- Stored records
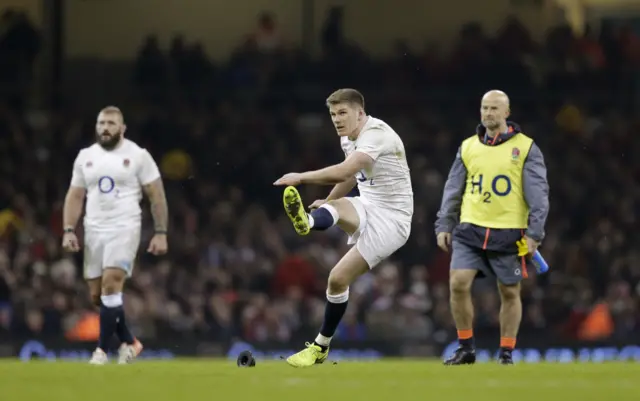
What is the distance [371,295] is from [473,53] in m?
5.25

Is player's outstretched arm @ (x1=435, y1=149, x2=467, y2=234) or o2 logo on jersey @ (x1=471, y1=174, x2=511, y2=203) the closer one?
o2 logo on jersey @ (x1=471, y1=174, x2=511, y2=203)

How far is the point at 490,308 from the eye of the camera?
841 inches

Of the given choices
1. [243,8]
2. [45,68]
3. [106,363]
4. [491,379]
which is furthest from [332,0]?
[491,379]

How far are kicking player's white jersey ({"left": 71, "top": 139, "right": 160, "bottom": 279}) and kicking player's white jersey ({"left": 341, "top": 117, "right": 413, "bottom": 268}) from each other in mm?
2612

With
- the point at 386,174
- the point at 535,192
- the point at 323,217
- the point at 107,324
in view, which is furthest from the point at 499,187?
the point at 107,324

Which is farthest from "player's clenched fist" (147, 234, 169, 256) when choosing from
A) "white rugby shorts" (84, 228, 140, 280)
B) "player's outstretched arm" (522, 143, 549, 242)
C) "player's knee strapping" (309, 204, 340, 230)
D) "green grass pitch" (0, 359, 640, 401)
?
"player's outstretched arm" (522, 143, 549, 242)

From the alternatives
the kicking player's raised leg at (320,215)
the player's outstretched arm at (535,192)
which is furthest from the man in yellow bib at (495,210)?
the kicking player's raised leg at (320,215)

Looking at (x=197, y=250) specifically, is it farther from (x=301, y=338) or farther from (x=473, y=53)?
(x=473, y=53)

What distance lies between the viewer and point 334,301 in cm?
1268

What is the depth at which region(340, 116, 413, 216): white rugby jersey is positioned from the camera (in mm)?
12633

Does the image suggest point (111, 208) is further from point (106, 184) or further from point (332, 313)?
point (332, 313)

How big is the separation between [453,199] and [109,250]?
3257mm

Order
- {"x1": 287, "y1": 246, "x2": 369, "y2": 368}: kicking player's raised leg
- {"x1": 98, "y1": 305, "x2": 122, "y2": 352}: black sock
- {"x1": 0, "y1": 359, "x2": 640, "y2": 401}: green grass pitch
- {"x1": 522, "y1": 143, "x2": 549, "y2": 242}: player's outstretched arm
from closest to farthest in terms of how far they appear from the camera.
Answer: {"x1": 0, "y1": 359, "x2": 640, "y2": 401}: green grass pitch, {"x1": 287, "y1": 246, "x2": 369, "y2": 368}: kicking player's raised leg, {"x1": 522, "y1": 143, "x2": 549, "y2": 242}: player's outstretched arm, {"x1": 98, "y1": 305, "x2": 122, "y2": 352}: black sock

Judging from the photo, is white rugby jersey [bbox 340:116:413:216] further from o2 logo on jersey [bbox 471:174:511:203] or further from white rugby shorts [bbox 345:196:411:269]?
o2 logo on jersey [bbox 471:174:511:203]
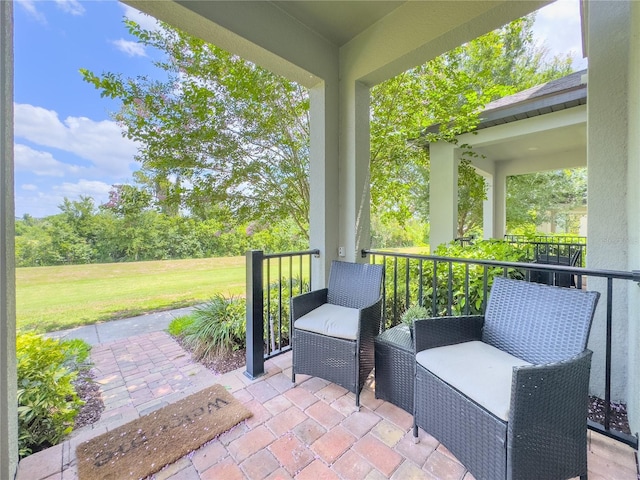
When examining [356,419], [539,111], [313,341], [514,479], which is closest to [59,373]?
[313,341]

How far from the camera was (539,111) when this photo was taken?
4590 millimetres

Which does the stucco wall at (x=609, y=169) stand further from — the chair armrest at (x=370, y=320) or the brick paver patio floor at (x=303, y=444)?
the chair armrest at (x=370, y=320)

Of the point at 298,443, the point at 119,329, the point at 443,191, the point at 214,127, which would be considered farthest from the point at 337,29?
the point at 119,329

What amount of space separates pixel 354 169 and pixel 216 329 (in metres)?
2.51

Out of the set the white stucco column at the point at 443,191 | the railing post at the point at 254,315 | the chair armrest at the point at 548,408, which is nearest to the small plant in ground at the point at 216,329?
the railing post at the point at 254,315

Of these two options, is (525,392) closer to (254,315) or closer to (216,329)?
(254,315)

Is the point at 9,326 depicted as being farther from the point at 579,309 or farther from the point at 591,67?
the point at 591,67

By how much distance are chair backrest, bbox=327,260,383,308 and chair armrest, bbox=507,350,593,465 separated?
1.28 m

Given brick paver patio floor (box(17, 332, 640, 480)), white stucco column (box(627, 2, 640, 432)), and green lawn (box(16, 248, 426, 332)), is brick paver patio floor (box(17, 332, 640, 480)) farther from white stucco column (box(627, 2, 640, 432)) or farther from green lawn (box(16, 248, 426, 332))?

- Exercise directions
Repeat the data in full and exactly. Omit pictures.

- Task output
What is the distance [371,295] is from [473,53] in m?
5.25

Is player's outstretched arm @ (x1=435, y1=149, x2=467, y2=234) or o2 logo on jersey @ (x1=471, y1=174, x2=511, y2=203) the closer one?
o2 logo on jersey @ (x1=471, y1=174, x2=511, y2=203)

How far is the point at 490,308 from the eye of the camera?
841 inches

Of the given choices
1. [243,8]
2. [45,68]
3. [106,363]
4. [491,379]
which is furthest from [332,0]?
[491,379]

How far are kicking player's white jersey ({"left": 71, "top": 139, "right": 160, "bottom": 279}) and kicking player's white jersey ({"left": 341, "top": 117, "right": 413, "bottom": 268}) from each other in mm?
2612

With
- the point at 386,174
- the point at 535,192
- the point at 323,217
- the point at 107,324
in view, which is furthest from the point at 499,187?
the point at 107,324

Which is farthest from "player's clenched fist" (147, 234, 169, 256) when choosing from
A) "white rugby shorts" (84, 228, 140, 280)
B) "player's outstretched arm" (522, 143, 549, 242)
C) "player's knee strapping" (309, 204, 340, 230)
D) "green grass pitch" (0, 359, 640, 401)
?
"player's outstretched arm" (522, 143, 549, 242)

From the alternatives
the kicking player's raised leg at (320,215)
the player's outstretched arm at (535,192)
which is furthest from the man in yellow bib at (495,210)?
the kicking player's raised leg at (320,215)

Looking at (x=197, y=250) specifically, is it farther from (x=301, y=338) or farther from (x=473, y=53)?
(x=473, y=53)

What distance lies between the viewer and point 334,301 in cm?
1268

What is the depth at which region(340, 116, 413, 216): white rugby jersey is positioned from the camera (in mm)?
12633

Does the image suggest point (111, 208) is further from point (106, 184) or further from point (332, 313)?
point (332, 313)

How big is the separation between [453,199] and [109,250]?
3257mm

Order
- {"x1": 287, "y1": 246, "x2": 369, "y2": 368}: kicking player's raised leg
- {"x1": 98, "y1": 305, "x2": 122, "y2": 352}: black sock
- {"x1": 0, "y1": 359, "x2": 640, "y2": 401}: green grass pitch
- {"x1": 522, "y1": 143, "x2": 549, "y2": 242}: player's outstretched arm
from closest to farthest in terms of how far they appear from the camera.
Answer: {"x1": 0, "y1": 359, "x2": 640, "y2": 401}: green grass pitch, {"x1": 287, "y1": 246, "x2": 369, "y2": 368}: kicking player's raised leg, {"x1": 522, "y1": 143, "x2": 549, "y2": 242}: player's outstretched arm, {"x1": 98, "y1": 305, "x2": 122, "y2": 352}: black sock

Judging from the photo, is white rugby jersey [bbox 340:116:413:216] further from o2 logo on jersey [bbox 471:174:511:203] or further from white rugby shorts [bbox 345:196:411:269]?
o2 logo on jersey [bbox 471:174:511:203]
When examining [356,419], [539,111], [313,341], [514,479], which is closest to [59,373]?
[313,341]

How far from the camera was (539,111) when this photo was taken?
4590 millimetres

Which does the stucco wall at (x=609, y=169) stand further from — the chair armrest at (x=370, y=320) or the brick paver patio floor at (x=303, y=444)?
the chair armrest at (x=370, y=320)

Of the point at 298,443, the point at 119,329, the point at 443,191, the point at 214,127, which would be considered farthest from the point at 337,29?
the point at 119,329

What amount of space separates pixel 354 169 and pixel 216 329 (in metres)?
2.51

Out of the set the white stucco column at the point at 443,191 | the railing post at the point at 254,315 | the chair armrest at the point at 548,408, which is nearest to the small plant in ground at the point at 216,329?
the railing post at the point at 254,315

Of these two options, is (525,392) closer to (254,315) or closer to (216,329)?
(254,315)

Is the point at 9,326 depicted as being farther from the point at 579,309 or farther from the point at 591,67?
the point at 591,67

By how much distance are chair backrest, bbox=327,260,383,308 and chair armrest, bbox=507,350,593,465 separated?
1.28 m

Given brick paver patio floor (box(17, 332, 640, 480)), white stucco column (box(627, 2, 640, 432)), and green lawn (box(16, 248, 426, 332)), is brick paver patio floor (box(17, 332, 640, 480)) farther from white stucco column (box(627, 2, 640, 432)) or farther from green lawn (box(16, 248, 426, 332))?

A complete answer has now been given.